Alıntı Metin >>
= = = = =

20 Aralık 2013 Cuma




 Sarı Saçlım Mavi Gözlüm...

Bugünkü yazısında,
“Türkiye’nin şanssızlığı bu iktidar ise, daha büyük şanssızlığı muhalefetin olmayışıdır…
Şu anda ana muhalefet kim?..
Cemaat…”
Diyor, Bekir Coşkun usta...
*
Katılmamak mümkün mü diye soruyorum ben de...
Cemaat aşağı, cemaat yukarı...
Bir anda, yolsuzlukların üzerine giden “doğrucu Davut” oldu AKP’nin destekçisi cemaat...
Muhalefet olanları seyredip sadece hükümete çullanıyor...
Ya cemaat?
Ona söz yok...
Çünkü o şimdi hükümetin karşısında...
Anlayış bu...
Düşmanımın düşmanı dostumdur...
Mantık da bu...
*
Zamanında AKP’ye toz kondurmayanlar, şimdi ekranlarda, cemaatten derin bir saygıyla “hizmet camiası” diye söz edip AKP’yi eleştiriyor...
Bunu, gerçekten yolsuzlukların kötü bir şey olduğuna inandıkları için yapsalar, cemaatin müridi olarak ortalık karışınca hoca efendilerinin yanında tavır almak zorunda kaldıkları için söylememiş olsalar gam yemeyeceğim...
Cemaatin sadık adamı Hakan Şükür istifa mektubunda hoca efendisini nasıl anlatıyor?
“Muhterem Hoca efendi’yi tanıyor ve seviyorum. Referandum başta olmak üzere milletin hayrına gördükleri bütün meselelerde hükümeti var güçleriyle destekleyen, kapı kapı dolaşıp insanları ikna eden, yurt dışından binlerce insanı fedakârca oy kullanmaları için taşıyan, AK Parti kapanmasın diye dualar eden bu samimi insan...” diyor...

= = = = =

Veri Satırları >>
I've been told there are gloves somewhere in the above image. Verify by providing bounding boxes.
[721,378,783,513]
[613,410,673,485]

= = = = =

Alıntı metinde "Mantık da bu..." ifadesinden "efendisini nasıl anlatıyor?" ifadesine kadar uzanan bölümü, "ekranlarda" yerine "televizyon kanallarında" koyarak güncelleyin. Buradaki veriler, alıntı metinle herhangi bir bağlantı taşımamaktadır.

Mantık da bu...
*
Zamanında AKP’ye toz kondurmayanlar, şimdi televizyon kanallarında, cemaatten derin bir saygıyla “hizmet camiası” diye söz edip AKP’yi eleştiriyor...
Bunu, gerçekten yolsuzlukların kötü bir şey olduğuna inandıkları için yapsalar, cemaatin müridi olarak ortalık karışınca hoca efendilerinin yanında tavır almak zorunda kaldıkları için söylememiş olsalar gam yemeyeceğim...
Cemaatin sadık adamı Hakan Şükür istifa mektubunda hoca efendisini nasıl anlatıyor?